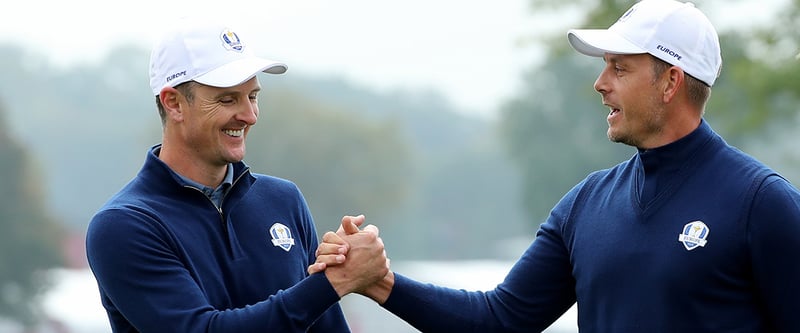 Ryder Cup 2016 Tag1 Ergebnisse Fourballs Henrik Stenson Justin Rose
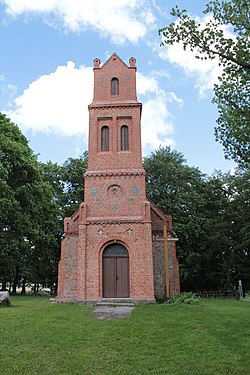 Church of the Immaculate Heart of Mary in Komorowo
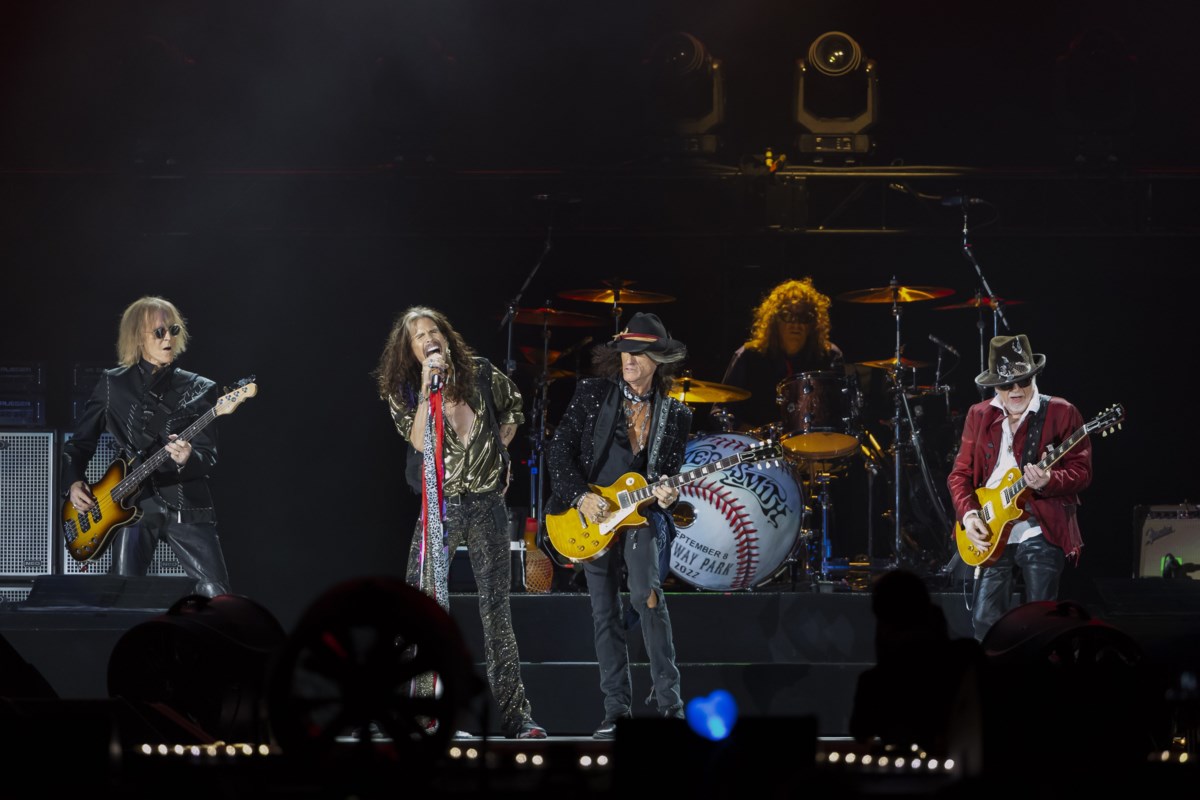 Aerosmith announces farewell tour starting in September Vancouver Is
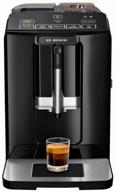 bosch verocup coffee machine 100 tis30129rw, black logo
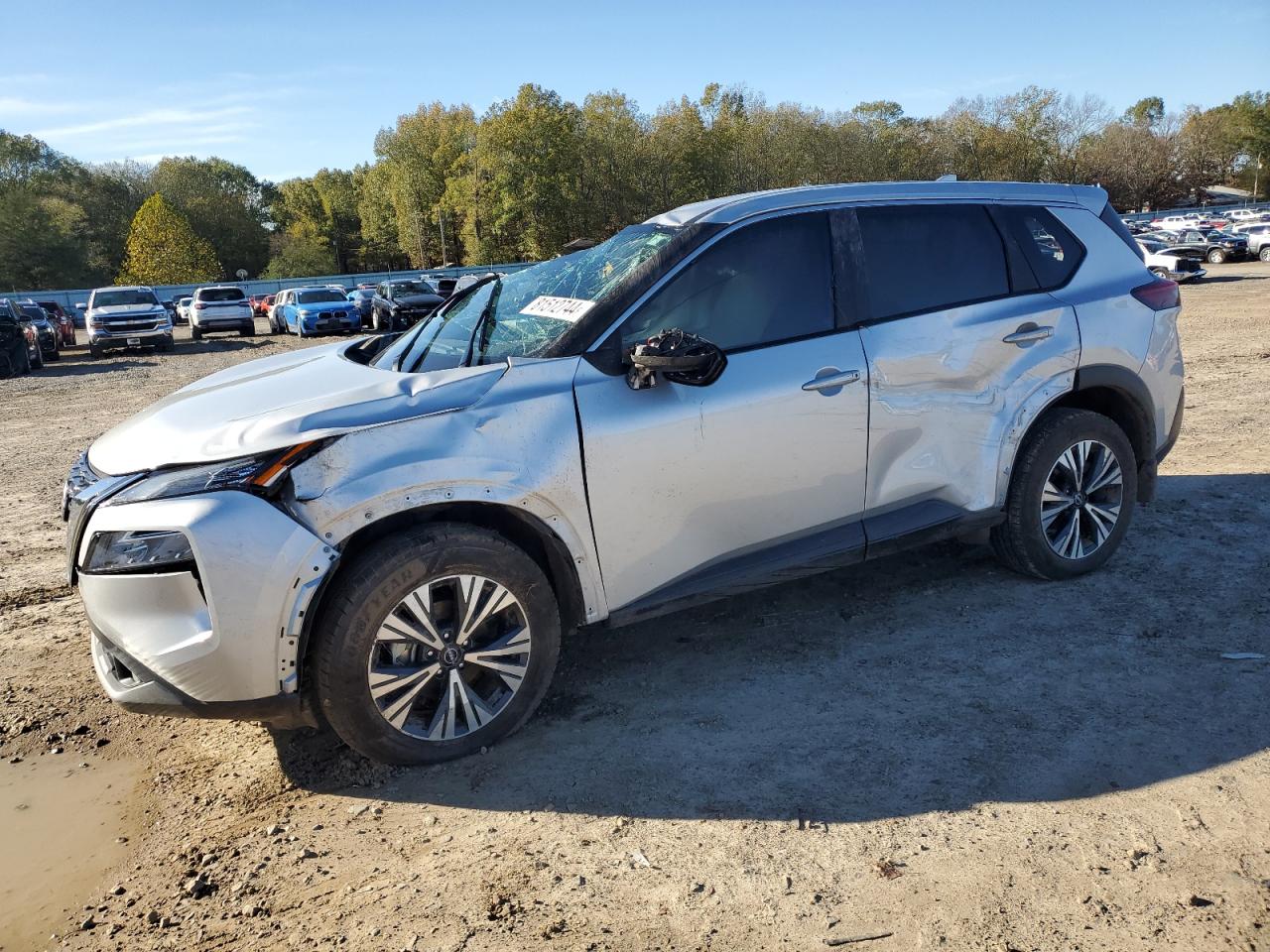 2022 NISSAN ROGUE SV VIN:5N1BT3BA7NC681430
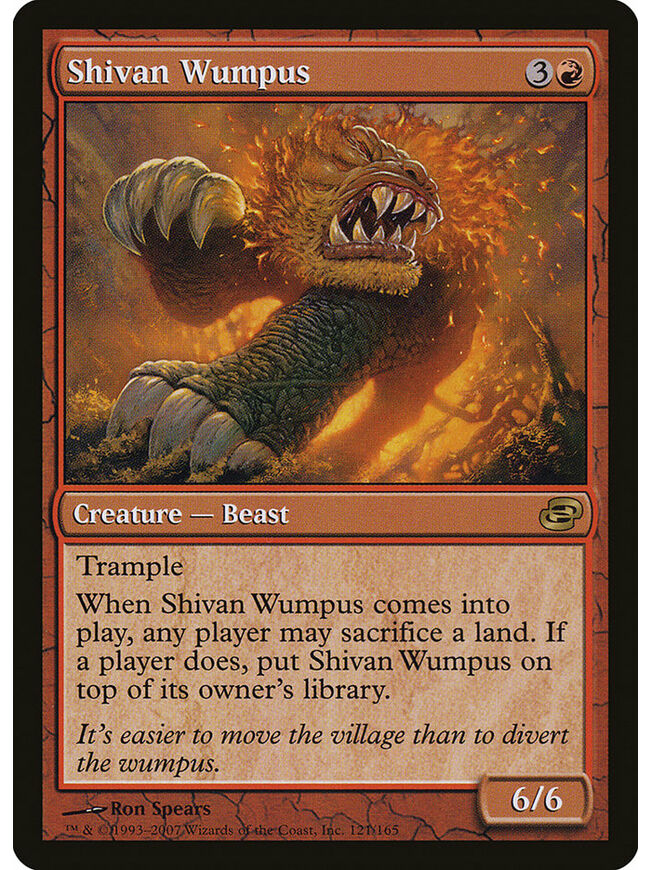 Shivan Wumpus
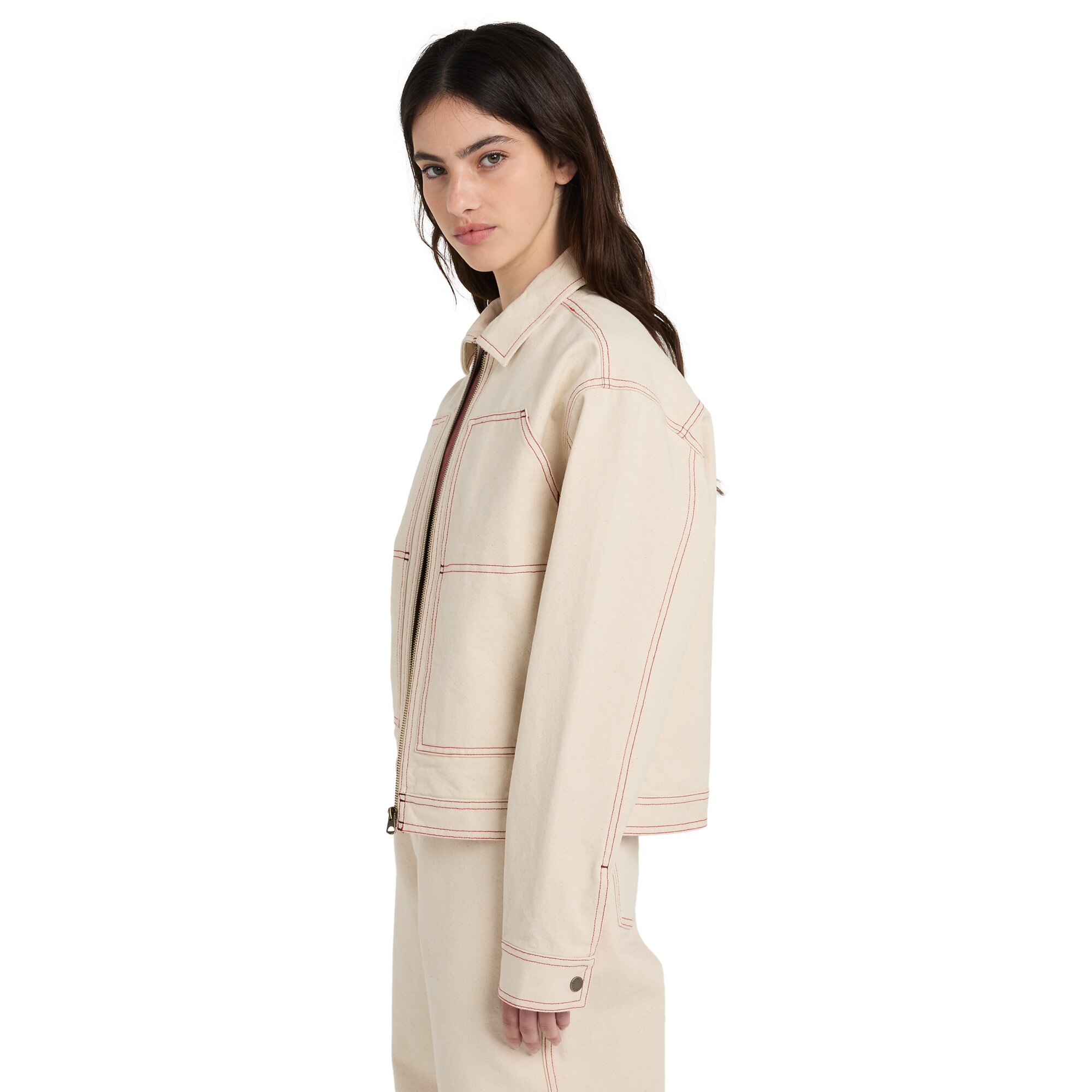 Imagen 3 de Chaqueta de mujer Chore Canvas Element - Natural Natural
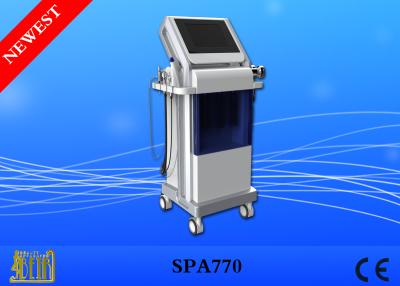 China Updated 10.4” Touch Screen Hydro Diamond Microdermabrasion Machine With Bio Polar Technology for sale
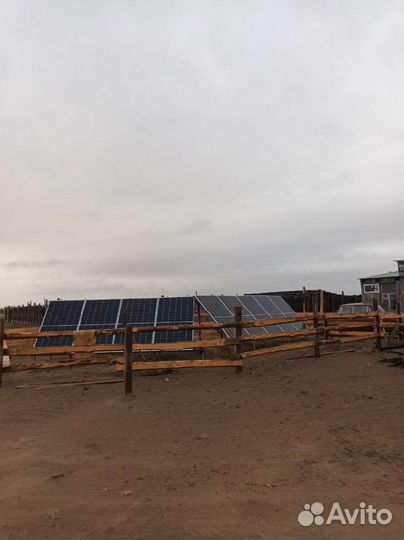 Автономная солнечная система 30 квт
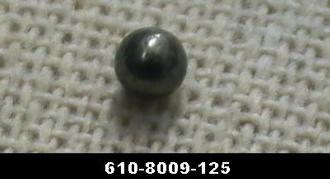 Lionel 18009-125 .1215" Bearing Ball for Scale Turbine Brush Plate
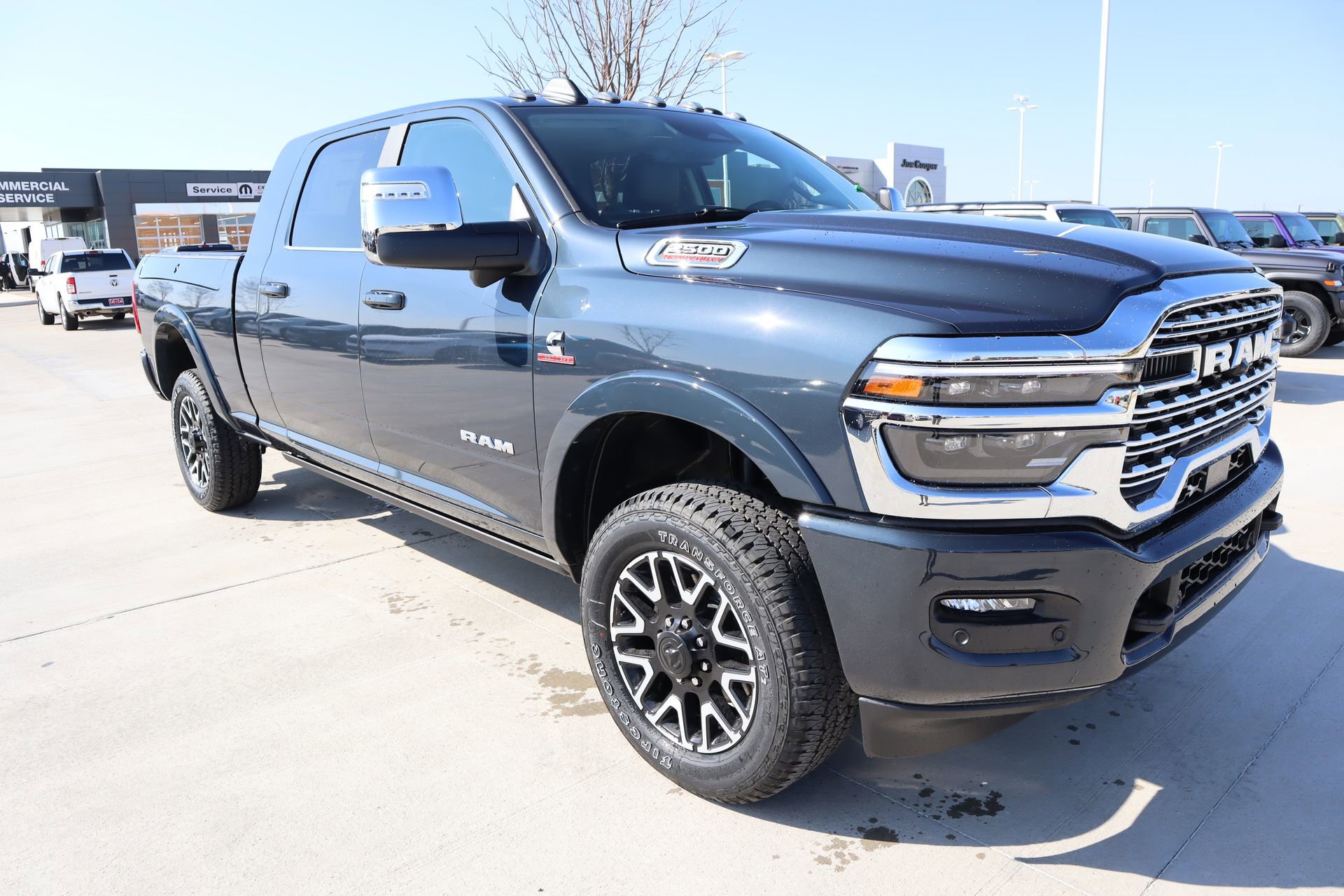 New 2026 RAM 2500 Limited AWD/4WD image 1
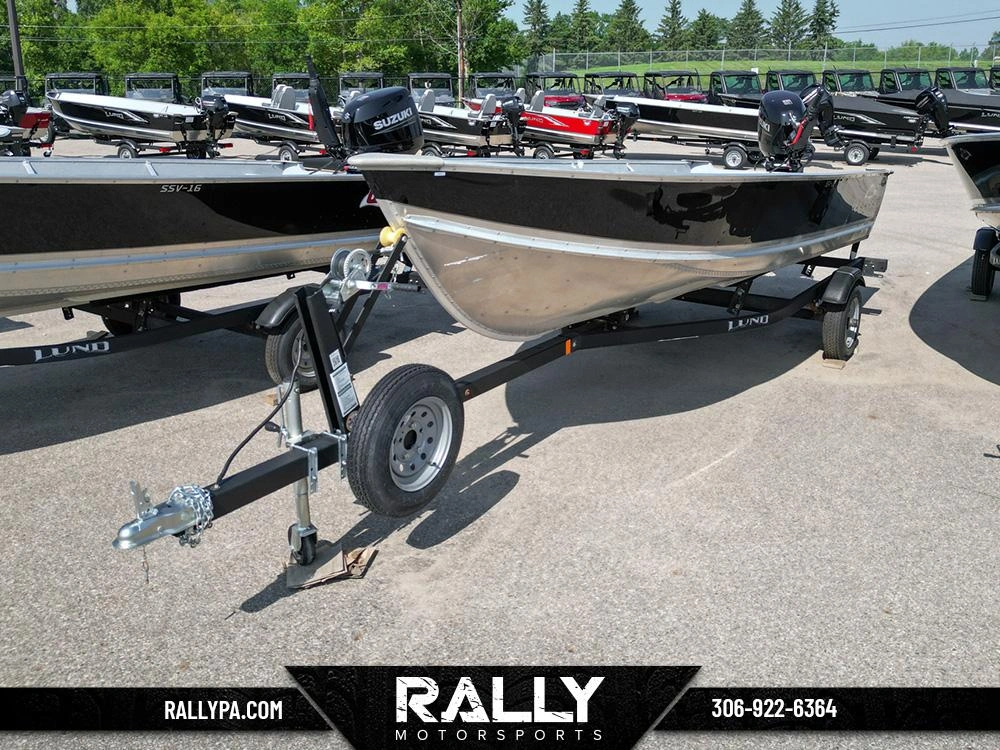 2026 Lund Ssv-16 Tiller alt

■ ■ ■ ■ ■

Assignment: Copy out the data above to the letter, and keep every picture out of it.

Your response:
 Ryder Cup 2016 Tag1 Ergebnisse Fourballs Henrik Stenson Justin Rose
 Church of the Immaculate Heart of Mary in Komorowo
 Aerosmith announces farewell tour starting in September Vancouver Is
 bosch verocup coffee machine 100 tis30129rw, black logo
 2022 NISSAN ROGUE SV VIN:5N1BT3BA7NC681430
 Shivan Wumpus
 Imagen 3 de Chaqueta de mujer Chore Canvas Element - Natural Natural
 China Updated 10.4” Touch Screen Hydro Diamond Microdermabrasion Machine With Bio Polar Technology for sale
 Автономная солнечная система 30 квт
 Lionel 18009-125 .1215" Bearing Ball for Scale Turbine Brush Plate
 New 2026 RAM 2500 Limited AWD/4WD image 1
 2026 Lund Ssv-16 Tiller alt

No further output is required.